This paper, "Pixel-SAIL: Single Transformer For Pixel-Grounded Understanding" (Zhang et al., 14 Apr 2025 ), introduces Pixel-SAIL, a novel approach for fine-grained pixel-level understanding tasks like referring segmentation and visual prompt-based question answering. The core idea is to significantly simplify the architecture of Multimodal LLMs (MLLMs) for these tasks by using only a single transformer, moving away from the complex pipelines that combine LLMs with separate vision encoders (like CLIP) and segmentation experts (like SAM). This aligns with the recent trend of "encoder-free" SAIL (Single trAnsformer as a unified vIsion-LLM) designs.

Existing pixel-wise MLLMs, such as LISA, PixeLLM, and GLaMM, achieve strong performance but rely on integrating multiple specialized components. Pixel-SAIL demonstrates that a single transformer can achieve comparable or superior results with a much simpler design.

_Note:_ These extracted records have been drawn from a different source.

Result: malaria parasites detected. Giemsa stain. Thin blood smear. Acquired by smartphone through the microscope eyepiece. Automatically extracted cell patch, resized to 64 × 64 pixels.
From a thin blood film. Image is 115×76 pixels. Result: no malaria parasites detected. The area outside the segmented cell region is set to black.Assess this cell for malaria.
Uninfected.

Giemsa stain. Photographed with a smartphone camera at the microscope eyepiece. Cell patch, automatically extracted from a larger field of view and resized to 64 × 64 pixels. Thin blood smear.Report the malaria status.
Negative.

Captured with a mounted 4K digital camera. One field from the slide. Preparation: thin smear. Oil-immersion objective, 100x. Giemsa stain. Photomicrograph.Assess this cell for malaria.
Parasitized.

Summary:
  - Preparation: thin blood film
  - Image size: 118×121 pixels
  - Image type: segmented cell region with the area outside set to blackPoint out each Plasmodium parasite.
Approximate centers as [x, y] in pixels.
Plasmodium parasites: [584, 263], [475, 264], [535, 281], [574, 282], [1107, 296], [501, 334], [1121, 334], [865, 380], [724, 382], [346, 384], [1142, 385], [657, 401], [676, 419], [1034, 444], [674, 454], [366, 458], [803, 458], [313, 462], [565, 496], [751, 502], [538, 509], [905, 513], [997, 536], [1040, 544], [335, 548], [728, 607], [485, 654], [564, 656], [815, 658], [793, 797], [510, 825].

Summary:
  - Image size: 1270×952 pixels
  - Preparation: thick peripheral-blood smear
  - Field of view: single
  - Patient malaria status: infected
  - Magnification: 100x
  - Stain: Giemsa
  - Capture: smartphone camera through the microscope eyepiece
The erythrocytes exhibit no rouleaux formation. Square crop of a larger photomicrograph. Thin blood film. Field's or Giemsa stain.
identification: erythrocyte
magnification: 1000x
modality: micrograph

The paper first describes a "Plain Baseline" built on an encoder-free MLLM. This baseline attempts pixel tasks by reshaping vision tokens into features and using segmentation tokens or pooling for visual prompts. However, this naive approach suffers from poor mask quality due to the low resolution of vision tokens and struggles with visual prompt understanding because pooled patch embeddings lack sufficient semantic information.

To address these limitations while maintaining architectural simplicity, Pixel-SAIL introduces three key technical improvements:

Learnable Up-sampling Module: This module refines low-resolution visual tokens by upscaling them to a higher resolution (e.g., from $H/S \times W/S$ to $H/4 \times W/4$) using simple transposed 2D convolutions and depth-wise convolutions. This provides the necessary high-resolution features for accurate pixel-level grounding, directly impacting segmentation mask quality.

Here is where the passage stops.